Two weeks ago the council's chairman was also gunned down, the fourth to be killed since the council was formed.

"Fallujah is the capital of terrorism in Iraq," said Awad. "If we fix Fallujah that would solve 70 to 80 percent of the terrorist problem in Iraq."

For the mayor, rebuilding Fallujah's devastated main street and shattered utilities must take a back seat to restoring security. He wants to rid the city of insurgents, neighbourhood by fractious neighbourhood.

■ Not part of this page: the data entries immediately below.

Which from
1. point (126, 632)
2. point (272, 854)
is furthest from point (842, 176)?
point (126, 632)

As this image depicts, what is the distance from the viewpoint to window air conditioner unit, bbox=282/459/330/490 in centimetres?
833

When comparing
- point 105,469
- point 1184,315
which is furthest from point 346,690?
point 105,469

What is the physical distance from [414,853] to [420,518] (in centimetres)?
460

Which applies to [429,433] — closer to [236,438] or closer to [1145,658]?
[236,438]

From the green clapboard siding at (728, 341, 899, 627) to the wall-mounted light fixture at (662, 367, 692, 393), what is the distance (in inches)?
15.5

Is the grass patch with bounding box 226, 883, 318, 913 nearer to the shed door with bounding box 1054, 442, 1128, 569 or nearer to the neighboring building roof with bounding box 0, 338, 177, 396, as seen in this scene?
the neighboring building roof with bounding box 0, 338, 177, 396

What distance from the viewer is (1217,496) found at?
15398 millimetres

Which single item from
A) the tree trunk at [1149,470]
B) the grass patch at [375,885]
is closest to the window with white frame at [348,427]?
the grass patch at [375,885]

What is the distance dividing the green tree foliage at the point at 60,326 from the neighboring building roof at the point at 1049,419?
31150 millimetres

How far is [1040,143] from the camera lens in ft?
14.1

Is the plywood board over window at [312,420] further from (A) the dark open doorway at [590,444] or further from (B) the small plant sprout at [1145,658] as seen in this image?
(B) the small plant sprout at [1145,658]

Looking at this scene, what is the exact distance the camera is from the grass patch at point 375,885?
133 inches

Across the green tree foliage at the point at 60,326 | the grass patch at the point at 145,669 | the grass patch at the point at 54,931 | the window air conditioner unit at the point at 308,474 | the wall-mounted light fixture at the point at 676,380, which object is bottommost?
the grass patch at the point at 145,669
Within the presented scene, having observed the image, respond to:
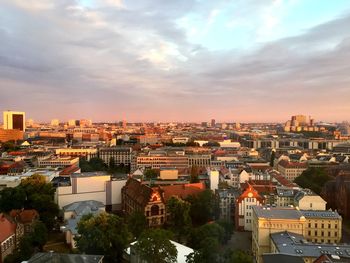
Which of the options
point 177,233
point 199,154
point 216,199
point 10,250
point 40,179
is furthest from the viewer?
point 199,154

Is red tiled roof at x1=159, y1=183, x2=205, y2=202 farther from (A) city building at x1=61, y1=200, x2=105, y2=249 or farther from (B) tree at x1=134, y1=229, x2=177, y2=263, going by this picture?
(B) tree at x1=134, y1=229, x2=177, y2=263

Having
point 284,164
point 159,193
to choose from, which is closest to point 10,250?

"There are a lot of reconstruction projects but first there has to be security... when we get the first sector of the city cleared and we put people in there so the terrorists don't come back, then we will build," he told AFP.

Awad has little time for the city council, most of whom he says are trying to make money on reconstruction contracts and may even have ties to the insurgency.

"According to intelligence from (police chief) Colonel Faisal some of them were involved with the killing of Sheikh Sami," he said, referring to the former council chairman.

Insurgents are also taking 15 percent commission on all reconstruction projects in the city to bankroll attacks on local authorities, according to both the mayor and police chief.

The few modest reconstruction projects that are proceeding are by the marines' civil affairs section using local contractors, including the things a city council would normally do such as fixing broken water mains.

"The main issue in Fallujah is essential services," Staff Sergeant Mauricio Piedrahita said, pointing to a board in his office listing some dozen projects.

Next to two entries, however, is the succinct note "Contractor killed," referring to a project to pave the city streets.

"If you pave the road, they can't dig an IED" bomb, explained Piedrahita.

"Once a contractor gets killed, no one wants to step up," noted Corporal Kevin McDonald, so the road project remains unfinished.

Other projects are moving ahead, however, and that day at the development centre, McDonald and Piedrahita commissioned two contractors for several more, including solar-powered street lighting.

"I work with the Americans because I am poor and it's honest work to support my family," said one, who asked not to be named. His sons no longer go to school because of kidnap threats.

Inside the hut Harth's father explains that his son underwent a tracheotomy three years ago after scar tissue began to close his windpipe following a serious car accident.

The boy listens to the conversation with interest, smiling occasionally but unable to talk as his breath hisses through the little metal hole in his throat.

"The bottom line is I'm going to get your son looked at -- it just might take a bit of time," promises Navy medic Stephen McCloskey, who has taken a personal interest in Harth's case.

Outside, somewhere, the sniper waited.